Lettre sur les aveuglesDiderot, 1749
La Lettre sur les aveugles à l'usage de ceux qui voient remet en cause les « évidences » de ceux qui voient et la preuve de l’existence de Dieu par la beauté de la Création. L’aveugle devient l’image d’un penseur réduit au tâtonnement de l’expérience et aux hypothèses.

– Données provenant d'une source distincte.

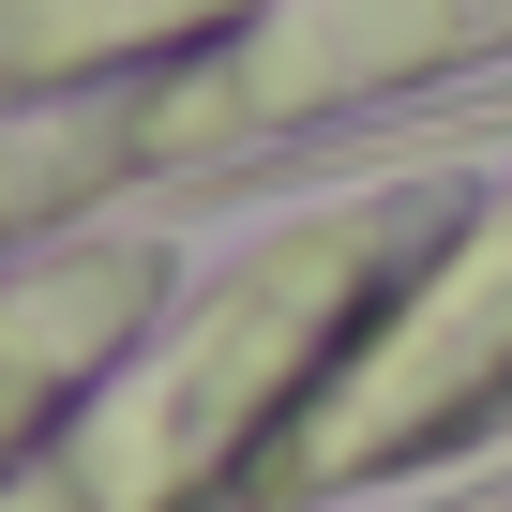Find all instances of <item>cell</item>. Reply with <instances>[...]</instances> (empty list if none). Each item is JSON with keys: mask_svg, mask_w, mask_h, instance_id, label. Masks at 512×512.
Listing matches in <instances>:
<instances>
[{"mask_svg": "<svg viewBox=\"0 0 512 512\" xmlns=\"http://www.w3.org/2000/svg\"><path fill=\"white\" fill-rule=\"evenodd\" d=\"M241 16L256 0H0V241L121 166H166V76Z\"/></svg>", "mask_w": 512, "mask_h": 512, "instance_id": "obj_1", "label": "cell"}, {"mask_svg": "<svg viewBox=\"0 0 512 512\" xmlns=\"http://www.w3.org/2000/svg\"><path fill=\"white\" fill-rule=\"evenodd\" d=\"M467 61H512V0H256L226 46H196L166 76V166L407 106V91H437Z\"/></svg>", "mask_w": 512, "mask_h": 512, "instance_id": "obj_2", "label": "cell"}]
</instances>
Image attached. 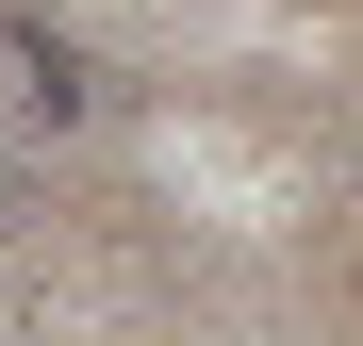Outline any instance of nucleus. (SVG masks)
<instances>
[{
	"mask_svg": "<svg viewBox=\"0 0 363 346\" xmlns=\"http://www.w3.org/2000/svg\"><path fill=\"white\" fill-rule=\"evenodd\" d=\"M0 231H33V149L0 132Z\"/></svg>",
	"mask_w": 363,
	"mask_h": 346,
	"instance_id": "obj_2",
	"label": "nucleus"
},
{
	"mask_svg": "<svg viewBox=\"0 0 363 346\" xmlns=\"http://www.w3.org/2000/svg\"><path fill=\"white\" fill-rule=\"evenodd\" d=\"M0 83H17V115H33V132H99V115H116L99 50L50 17V0H0Z\"/></svg>",
	"mask_w": 363,
	"mask_h": 346,
	"instance_id": "obj_1",
	"label": "nucleus"
}]
</instances>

Partant de l'observation et de l'expérimentation, Diderot s'élance dans des spéculations philosophiques audacieuses. Il s’interroge sur la psychologie des aveugles et sur leur perception du monde. Examinant le cas du mathématicien Saunderson, aveugle-né, il rapporte le dialogue (fictif) de Saunderson sur son lit de mort avec le pasteur Holmes : « Si vous voulez que je croie en Dieu, il faut que vous me le fassiez toucher. » Diderot formule des intuitions : émergence d'un sixième sens, sensibilité et énergie de la matière, idées transformistes et notion d'évolution où le hasard joue un rôle, calcul des probabilités, etc. Tout cela mène d'un scepticisme proche de l'athéisme à un matérialisme qui se révèle au fil de la lecture. Les audaces de ce texte envoient Diderot quelques mois en prison. Libéré grâce à l’intervention des libraires, il s’engage à ne plus publier d’œuvres subversives qui, désormais, resteront dans ses cartons.